__Goal of the exercise__
Within the records, find every line that includes the word "hasClass" and copy it.

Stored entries
------------

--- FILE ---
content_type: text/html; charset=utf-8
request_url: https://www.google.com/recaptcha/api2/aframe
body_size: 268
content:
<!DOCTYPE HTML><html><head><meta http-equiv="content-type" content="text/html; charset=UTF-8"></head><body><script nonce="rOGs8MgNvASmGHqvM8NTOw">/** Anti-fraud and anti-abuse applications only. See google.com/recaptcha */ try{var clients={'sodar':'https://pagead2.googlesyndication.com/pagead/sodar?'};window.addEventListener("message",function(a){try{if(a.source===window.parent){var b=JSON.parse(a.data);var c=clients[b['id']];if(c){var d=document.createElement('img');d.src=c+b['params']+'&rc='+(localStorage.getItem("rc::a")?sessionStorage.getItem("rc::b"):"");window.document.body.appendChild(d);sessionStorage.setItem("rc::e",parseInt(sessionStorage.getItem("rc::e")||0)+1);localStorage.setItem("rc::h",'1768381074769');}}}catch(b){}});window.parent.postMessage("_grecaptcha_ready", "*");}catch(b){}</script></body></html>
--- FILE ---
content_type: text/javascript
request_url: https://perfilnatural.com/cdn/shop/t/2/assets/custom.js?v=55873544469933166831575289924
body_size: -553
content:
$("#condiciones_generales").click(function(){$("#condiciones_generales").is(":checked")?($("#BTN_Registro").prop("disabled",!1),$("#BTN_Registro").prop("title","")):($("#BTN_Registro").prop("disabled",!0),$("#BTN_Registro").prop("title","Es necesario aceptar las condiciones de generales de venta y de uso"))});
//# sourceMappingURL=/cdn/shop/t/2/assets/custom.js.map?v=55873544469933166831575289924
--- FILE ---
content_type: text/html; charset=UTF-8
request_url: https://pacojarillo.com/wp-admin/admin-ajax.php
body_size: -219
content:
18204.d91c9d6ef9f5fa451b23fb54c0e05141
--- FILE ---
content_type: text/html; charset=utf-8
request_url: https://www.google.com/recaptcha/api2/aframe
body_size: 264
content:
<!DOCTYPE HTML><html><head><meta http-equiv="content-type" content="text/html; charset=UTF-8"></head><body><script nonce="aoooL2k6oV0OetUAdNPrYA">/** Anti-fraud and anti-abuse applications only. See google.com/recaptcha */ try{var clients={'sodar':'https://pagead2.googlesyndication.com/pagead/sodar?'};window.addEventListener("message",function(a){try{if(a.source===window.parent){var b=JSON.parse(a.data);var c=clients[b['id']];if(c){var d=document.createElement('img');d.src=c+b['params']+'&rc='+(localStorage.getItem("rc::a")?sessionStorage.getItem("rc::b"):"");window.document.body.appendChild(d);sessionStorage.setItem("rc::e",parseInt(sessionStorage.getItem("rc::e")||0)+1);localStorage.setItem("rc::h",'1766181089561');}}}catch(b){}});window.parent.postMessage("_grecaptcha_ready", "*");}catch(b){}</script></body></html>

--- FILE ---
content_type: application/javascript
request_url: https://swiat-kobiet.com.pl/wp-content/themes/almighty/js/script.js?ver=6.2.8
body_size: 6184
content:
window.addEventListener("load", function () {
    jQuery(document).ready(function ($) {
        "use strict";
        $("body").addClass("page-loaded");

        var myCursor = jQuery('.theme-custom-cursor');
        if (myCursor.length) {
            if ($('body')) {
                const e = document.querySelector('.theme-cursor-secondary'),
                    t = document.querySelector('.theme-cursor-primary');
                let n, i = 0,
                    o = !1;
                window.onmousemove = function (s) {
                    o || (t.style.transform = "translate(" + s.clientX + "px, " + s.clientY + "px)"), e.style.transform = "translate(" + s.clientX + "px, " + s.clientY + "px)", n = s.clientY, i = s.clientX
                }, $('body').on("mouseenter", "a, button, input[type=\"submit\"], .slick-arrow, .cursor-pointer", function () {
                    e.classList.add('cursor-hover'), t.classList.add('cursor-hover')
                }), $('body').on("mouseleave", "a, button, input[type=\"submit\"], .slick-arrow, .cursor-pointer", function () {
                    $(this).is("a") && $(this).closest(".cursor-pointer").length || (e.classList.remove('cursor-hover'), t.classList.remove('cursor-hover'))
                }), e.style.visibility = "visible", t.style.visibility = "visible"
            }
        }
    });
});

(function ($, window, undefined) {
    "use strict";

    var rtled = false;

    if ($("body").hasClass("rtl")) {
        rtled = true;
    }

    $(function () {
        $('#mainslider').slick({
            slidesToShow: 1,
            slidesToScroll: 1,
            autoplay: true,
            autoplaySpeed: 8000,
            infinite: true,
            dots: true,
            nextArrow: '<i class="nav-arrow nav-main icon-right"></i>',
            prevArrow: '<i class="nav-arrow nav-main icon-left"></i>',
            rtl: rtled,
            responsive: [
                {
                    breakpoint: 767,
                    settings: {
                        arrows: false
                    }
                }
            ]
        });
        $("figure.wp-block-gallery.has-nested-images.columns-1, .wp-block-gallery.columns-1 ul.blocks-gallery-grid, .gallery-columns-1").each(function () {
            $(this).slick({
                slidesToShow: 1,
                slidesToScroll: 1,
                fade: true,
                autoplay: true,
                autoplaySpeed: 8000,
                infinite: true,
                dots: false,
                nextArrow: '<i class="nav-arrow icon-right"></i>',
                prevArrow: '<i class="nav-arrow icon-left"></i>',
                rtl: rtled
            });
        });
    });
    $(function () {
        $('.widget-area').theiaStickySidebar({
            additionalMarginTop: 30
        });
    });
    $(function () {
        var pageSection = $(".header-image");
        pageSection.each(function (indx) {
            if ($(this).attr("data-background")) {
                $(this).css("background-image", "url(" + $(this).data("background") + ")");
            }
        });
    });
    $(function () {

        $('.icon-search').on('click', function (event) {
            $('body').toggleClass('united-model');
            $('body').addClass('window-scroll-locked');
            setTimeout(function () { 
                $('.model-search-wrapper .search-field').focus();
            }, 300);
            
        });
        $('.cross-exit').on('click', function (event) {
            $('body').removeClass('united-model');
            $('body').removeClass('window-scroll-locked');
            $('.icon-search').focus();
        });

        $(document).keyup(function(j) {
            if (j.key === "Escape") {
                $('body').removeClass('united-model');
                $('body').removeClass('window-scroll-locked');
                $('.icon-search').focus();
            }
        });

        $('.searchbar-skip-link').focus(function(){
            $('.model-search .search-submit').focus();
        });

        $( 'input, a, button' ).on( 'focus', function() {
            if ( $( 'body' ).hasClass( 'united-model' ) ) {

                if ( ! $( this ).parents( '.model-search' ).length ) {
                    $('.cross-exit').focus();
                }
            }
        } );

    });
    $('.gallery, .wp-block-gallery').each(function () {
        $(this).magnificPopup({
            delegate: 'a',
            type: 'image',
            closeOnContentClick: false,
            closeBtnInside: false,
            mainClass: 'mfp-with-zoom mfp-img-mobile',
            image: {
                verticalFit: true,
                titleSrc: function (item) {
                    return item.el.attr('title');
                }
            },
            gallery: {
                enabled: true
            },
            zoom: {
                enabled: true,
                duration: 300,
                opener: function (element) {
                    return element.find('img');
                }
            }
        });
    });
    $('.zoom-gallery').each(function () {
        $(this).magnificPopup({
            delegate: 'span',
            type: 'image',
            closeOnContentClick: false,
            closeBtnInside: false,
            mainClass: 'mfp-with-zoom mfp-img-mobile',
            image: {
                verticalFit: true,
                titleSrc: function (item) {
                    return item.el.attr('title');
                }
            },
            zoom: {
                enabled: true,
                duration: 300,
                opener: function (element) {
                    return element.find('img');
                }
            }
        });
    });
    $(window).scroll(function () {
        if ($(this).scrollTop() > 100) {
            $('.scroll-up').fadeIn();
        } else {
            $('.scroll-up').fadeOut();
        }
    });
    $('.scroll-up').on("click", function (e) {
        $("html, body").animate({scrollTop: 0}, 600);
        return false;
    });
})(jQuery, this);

------------

__Answer below__
    if ($("body").hasClass("rtl")) {
            if ( $( 'body' ).hasClass( 'united-model' ) ) {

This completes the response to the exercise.